「医師から痛みをやわらげるためにモルヒネを薦められても受け入れないんです。どんなに痛くてもロキソニン1錠しか口にしませんでした」
37歳で世を去った元小結・時天空の間垣親方を看取った関係者から、そんな話を耳にした。
「もう去年の秋くらいは自力で歩けず、車椅子に乗って移動していました。骨に転移していたため、ちょっと体を動かすだけでも激痛が走るというんです。それでもモルヒネを受け入れなかったのは、“自分は親方としてカムバックする。そして弟子を育てる”という意志が強かったためです」
本名アルタンガダシーン・フチットバータル。モンゴル・ウランバートルの出身だ。
子供の頃からブフ(モンゴル相撲)や柔道に親しんだ。
20歳の時、モンゴル国立農業大学からスポーツ交流留学生として東京農大に転入した。卒業後は帰国し、教員になる予定だった。

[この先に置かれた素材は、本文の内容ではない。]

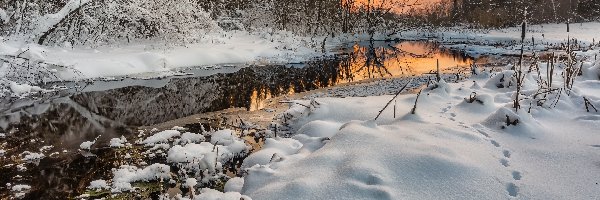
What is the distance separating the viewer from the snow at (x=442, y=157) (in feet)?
13.6

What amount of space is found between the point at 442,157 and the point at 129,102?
24.7 ft

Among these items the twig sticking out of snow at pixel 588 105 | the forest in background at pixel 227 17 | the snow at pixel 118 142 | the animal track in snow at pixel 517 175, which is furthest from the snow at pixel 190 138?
the twig sticking out of snow at pixel 588 105

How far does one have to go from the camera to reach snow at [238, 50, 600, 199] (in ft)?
13.6

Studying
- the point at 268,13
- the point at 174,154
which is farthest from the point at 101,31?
the point at 268,13

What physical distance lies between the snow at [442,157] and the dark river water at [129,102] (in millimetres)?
2631

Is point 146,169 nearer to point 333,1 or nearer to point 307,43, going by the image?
point 307,43

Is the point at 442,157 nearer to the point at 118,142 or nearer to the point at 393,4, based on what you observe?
the point at 118,142

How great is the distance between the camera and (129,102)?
10.0 m

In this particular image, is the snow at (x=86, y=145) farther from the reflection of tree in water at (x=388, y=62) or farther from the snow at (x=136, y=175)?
the reflection of tree in water at (x=388, y=62)

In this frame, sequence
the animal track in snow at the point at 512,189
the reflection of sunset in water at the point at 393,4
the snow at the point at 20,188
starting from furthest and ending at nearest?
the reflection of sunset in water at the point at 393,4 < the snow at the point at 20,188 < the animal track in snow at the point at 512,189

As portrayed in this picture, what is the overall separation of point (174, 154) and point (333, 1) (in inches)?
920

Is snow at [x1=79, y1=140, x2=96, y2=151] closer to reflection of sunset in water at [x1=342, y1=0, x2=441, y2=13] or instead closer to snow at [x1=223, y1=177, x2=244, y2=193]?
snow at [x1=223, y1=177, x2=244, y2=193]

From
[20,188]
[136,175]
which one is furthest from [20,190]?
[136,175]

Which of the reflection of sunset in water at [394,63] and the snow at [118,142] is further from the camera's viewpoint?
the reflection of sunset in water at [394,63]
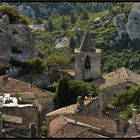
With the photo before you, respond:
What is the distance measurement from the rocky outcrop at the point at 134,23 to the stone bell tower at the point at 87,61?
129ft

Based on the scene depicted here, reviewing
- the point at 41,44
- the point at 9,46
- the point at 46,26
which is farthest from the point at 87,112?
the point at 46,26

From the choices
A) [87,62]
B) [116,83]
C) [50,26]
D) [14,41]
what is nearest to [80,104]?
[14,41]

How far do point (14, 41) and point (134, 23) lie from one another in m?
45.6

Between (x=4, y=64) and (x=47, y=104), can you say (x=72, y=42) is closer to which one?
(x=4, y=64)

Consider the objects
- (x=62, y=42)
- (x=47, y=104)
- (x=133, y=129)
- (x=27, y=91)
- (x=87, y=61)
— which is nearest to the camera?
(x=133, y=129)

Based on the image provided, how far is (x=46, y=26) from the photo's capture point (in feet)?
332

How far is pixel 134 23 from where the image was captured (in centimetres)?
7638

そんなある日、国技館で朝青龍と再会した。朝青龍はモンゴル時代の柔道仲間であり、同じ釜の飯を食いながらオリンピックを目指していた時期もある。
18歳で角界に身を投じた朝青龍は、既に十両にまで昇進していた。羽振りのいい後輩の姿が、時天空にはまぶしく感じられた。
柔道経験者だけあって足技に長けていた。とりわけ持ち上げた相手の足を蹴る二枚蹴りは彼の代名詞となっていた。
モンゴルの後輩にあたる白鵬の時天空評。
「十両で初めて対戦したときは気迫が凄くて、目を合わせづらかった。常に足技を警戒しないといけなかった。なんでもできる業師」
最高位は小結。本人は「もっと上を目指したい」と語っていた。
モンゴル出身の異能派力士を病魔が襲ったのは一昨年の夏である。弱音を吐かない男が、珍しく「肋骨が痛い」と言って顔をしかめた。診断の結果は「肋骨のヒビ」。実は悪性リンパ腫による骨融解だった。

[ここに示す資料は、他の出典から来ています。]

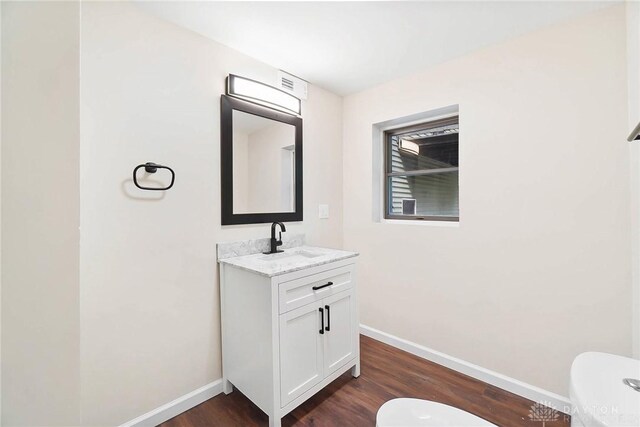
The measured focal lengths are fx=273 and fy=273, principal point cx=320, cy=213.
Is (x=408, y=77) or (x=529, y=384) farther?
(x=408, y=77)

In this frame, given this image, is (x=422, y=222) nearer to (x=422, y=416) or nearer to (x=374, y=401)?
(x=374, y=401)

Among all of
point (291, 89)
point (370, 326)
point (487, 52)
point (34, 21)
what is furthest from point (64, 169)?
point (370, 326)

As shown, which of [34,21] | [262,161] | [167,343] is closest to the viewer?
[34,21]

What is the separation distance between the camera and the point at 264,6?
1.46 metres

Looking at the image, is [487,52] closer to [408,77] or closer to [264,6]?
[408,77]

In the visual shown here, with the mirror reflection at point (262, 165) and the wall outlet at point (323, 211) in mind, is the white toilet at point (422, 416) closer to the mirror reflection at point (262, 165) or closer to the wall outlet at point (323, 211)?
the mirror reflection at point (262, 165)

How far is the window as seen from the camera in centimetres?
221

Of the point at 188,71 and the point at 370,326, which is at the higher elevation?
the point at 188,71

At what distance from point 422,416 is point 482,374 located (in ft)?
3.56

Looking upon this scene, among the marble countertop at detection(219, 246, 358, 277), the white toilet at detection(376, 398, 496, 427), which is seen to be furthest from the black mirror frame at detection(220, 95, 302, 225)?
the white toilet at detection(376, 398, 496, 427)

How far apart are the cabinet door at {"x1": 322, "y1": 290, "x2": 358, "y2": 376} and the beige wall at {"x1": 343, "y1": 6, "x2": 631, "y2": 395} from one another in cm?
62

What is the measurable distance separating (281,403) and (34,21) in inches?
65.9

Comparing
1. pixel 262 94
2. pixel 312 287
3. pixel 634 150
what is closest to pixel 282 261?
pixel 312 287

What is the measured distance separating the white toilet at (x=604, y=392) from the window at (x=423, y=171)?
4.00ft
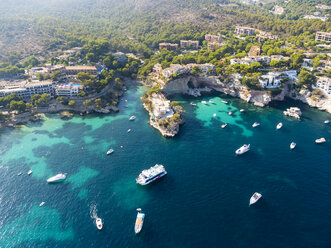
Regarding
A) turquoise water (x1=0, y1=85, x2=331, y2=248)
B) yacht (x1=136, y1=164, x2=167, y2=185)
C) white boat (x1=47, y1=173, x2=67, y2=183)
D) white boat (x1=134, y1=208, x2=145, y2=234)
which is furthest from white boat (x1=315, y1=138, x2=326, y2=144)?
white boat (x1=47, y1=173, x2=67, y2=183)

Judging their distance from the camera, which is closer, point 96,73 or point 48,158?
point 48,158

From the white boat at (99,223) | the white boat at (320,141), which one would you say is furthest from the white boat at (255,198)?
the white boat at (320,141)

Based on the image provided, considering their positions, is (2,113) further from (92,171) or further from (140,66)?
(140,66)

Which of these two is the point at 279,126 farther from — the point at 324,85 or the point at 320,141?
the point at 324,85

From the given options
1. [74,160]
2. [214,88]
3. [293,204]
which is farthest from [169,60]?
[293,204]

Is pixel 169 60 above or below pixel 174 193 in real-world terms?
above

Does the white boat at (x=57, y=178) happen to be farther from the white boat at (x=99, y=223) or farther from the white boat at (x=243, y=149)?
the white boat at (x=243, y=149)

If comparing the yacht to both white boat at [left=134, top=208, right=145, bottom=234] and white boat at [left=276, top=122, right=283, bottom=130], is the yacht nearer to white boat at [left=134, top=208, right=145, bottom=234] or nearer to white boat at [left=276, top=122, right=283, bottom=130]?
white boat at [left=134, top=208, right=145, bottom=234]

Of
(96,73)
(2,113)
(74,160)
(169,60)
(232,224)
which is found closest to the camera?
(232,224)

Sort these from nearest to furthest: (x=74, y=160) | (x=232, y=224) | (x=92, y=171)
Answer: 1. (x=232, y=224)
2. (x=92, y=171)
3. (x=74, y=160)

腫瘍専門医によると「脊椎が原発の悪性リンパ腫は性質が悪い」。1年半後には帰らぬ人となってしまった。
何度か部屋を訪ねたことがある。自室にはモンゴルの英雄チンギス・ハンの肖像画が飾ってあった。
日本国籍を取得してからも「モンゴルのことを忘れたことはない」と語っていた。
通夜が執り行なわれた日、両国の回向院は突風に見舞われた。モンゴルの大地へと無事、魂は運ばれただろうか。